— Start —

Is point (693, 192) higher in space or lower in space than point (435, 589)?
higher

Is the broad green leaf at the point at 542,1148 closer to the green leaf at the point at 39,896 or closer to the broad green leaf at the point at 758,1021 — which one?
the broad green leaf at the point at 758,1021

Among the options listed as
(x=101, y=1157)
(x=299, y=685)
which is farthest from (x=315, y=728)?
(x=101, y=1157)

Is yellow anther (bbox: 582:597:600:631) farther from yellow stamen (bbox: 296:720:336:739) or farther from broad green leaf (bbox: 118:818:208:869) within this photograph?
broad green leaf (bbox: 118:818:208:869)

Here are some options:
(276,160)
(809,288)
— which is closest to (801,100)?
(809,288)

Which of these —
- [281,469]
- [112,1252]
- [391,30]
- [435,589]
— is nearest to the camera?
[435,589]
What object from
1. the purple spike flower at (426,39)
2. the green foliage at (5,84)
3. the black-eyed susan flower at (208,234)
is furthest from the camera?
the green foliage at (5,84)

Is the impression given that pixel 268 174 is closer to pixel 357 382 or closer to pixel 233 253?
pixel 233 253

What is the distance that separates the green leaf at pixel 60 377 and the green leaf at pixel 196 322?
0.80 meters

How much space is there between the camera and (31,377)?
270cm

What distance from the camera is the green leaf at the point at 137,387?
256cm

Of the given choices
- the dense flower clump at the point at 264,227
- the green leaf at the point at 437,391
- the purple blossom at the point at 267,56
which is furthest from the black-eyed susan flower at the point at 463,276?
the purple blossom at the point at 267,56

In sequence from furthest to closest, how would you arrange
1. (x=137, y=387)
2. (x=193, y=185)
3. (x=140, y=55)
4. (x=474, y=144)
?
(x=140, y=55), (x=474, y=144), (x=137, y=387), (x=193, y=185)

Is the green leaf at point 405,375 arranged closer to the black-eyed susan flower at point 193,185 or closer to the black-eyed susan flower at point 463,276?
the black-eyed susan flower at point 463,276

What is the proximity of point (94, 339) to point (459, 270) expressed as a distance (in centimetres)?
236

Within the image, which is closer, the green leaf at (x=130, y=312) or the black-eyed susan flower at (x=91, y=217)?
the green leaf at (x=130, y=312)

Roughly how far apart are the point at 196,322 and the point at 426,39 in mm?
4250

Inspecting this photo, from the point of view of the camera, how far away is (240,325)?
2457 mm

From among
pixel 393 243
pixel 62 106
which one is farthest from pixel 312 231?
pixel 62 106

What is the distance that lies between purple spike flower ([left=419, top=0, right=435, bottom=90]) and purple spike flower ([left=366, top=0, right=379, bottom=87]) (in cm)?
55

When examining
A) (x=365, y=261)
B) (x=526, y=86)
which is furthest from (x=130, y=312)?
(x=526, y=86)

— End —

_Given problem_:
Reproduce all of the records above verbatim, with no changes to wording, numbers, or punctuation.

_Answer to this exercise_:
Is point (693, 192) higher in space or lower in space than point (435, 589)?
higher

Is the broad green leaf at the point at 542,1148 closer to the green leaf at the point at 39,896 or closer to the broad green leaf at the point at 758,1021 — which one?
the broad green leaf at the point at 758,1021

Among the options listed as
(x=101, y=1157)
(x=299, y=685)
which is farthest from (x=315, y=728)?
(x=101, y=1157)

Is yellow anther (bbox: 582:597:600:631) farther from yellow stamen (bbox: 296:720:336:739) or farther from broad green leaf (bbox: 118:818:208:869) within this photograph?
broad green leaf (bbox: 118:818:208:869)

Here are some options:
(276,160)
(809,288)
— which is closest to (801,100)?
(809,288)

Which of these —
- [281,469]
- [112,1252]
- [391,30]
- [435,589]
— is nearest to the camera?
[435,589]
What object from
1. the purple spike flower at (426,39)
2. the green foliage at (5,84)
3. the black-eyed susan flower at (208,234)
is furthest from the camera?
the green foliage at (5,84)

Is the impression given that pixel 268 174 is closer to pixel 357 382 or closer to pixel 233 253?
pixel 233 253

What is the distance that separates the green leaf at pixel 60 377 and the green leaf at pixel 196 322?
0.80 meters

How much space is there between the camera and (31,377)?
270cm

What distance from the camera is the green leaf at the point at 137,387?
256cm

Of the given choices
- the dense flower clump at the point at 264,227
- the green leaf at the point at 437,391
- the purple blossom at the point at 267,56
which is furthest from the black-eyed susan flower at the point at 463,276?
the purple blossom at the point at 267,56

In sequence from furthest to closest, how would you arrange
1. (x=137, y=387)
2. (x=193, y=185)
3. (x=140, y=55)
4. (x=474, y=144)
?
(x=140, y=55), (x=474, y=144), (x=137, y=387), (x=193, y=185)

Is the green leaf at point 405,375 arranged closer to the black-eyed susan flower at point 193,185 or closer to the black-eyed susan flower at point 463,276?
the black-eyed susan flower at point 463,276

What is the proximity of point (94, 339) to point (459, 270) expressed as a distance (in centimetres)?
236

Within the image, which is closer, the green leaf at (x=130, y=312) or the black-eyed susan flower at (x=91, y=217)?
the green leaf at (x=130, y=312)

Roughly how far apart are the point at 196,322 and the point at 426,39 in mm?
4250

Inspecting this photo, from the point of view of the camera, how far away is (240,325)?
2457 mm

From among
pixel 393 243
pixel 62 106
which one is farthest from pixel 312 231?
pixel 62 106

What is the distance that lies between purple spike flower ([left=419, top=0, right=435, bottom=90]) and purple spike flower ([left=366, top=0, right=379, bottom=87]) (in cm)?
55

When examining
A) (x=365, y=261)
B) (x=526, y=86)
which is furthest from (x=130, y=312)?
(x=526, y=86)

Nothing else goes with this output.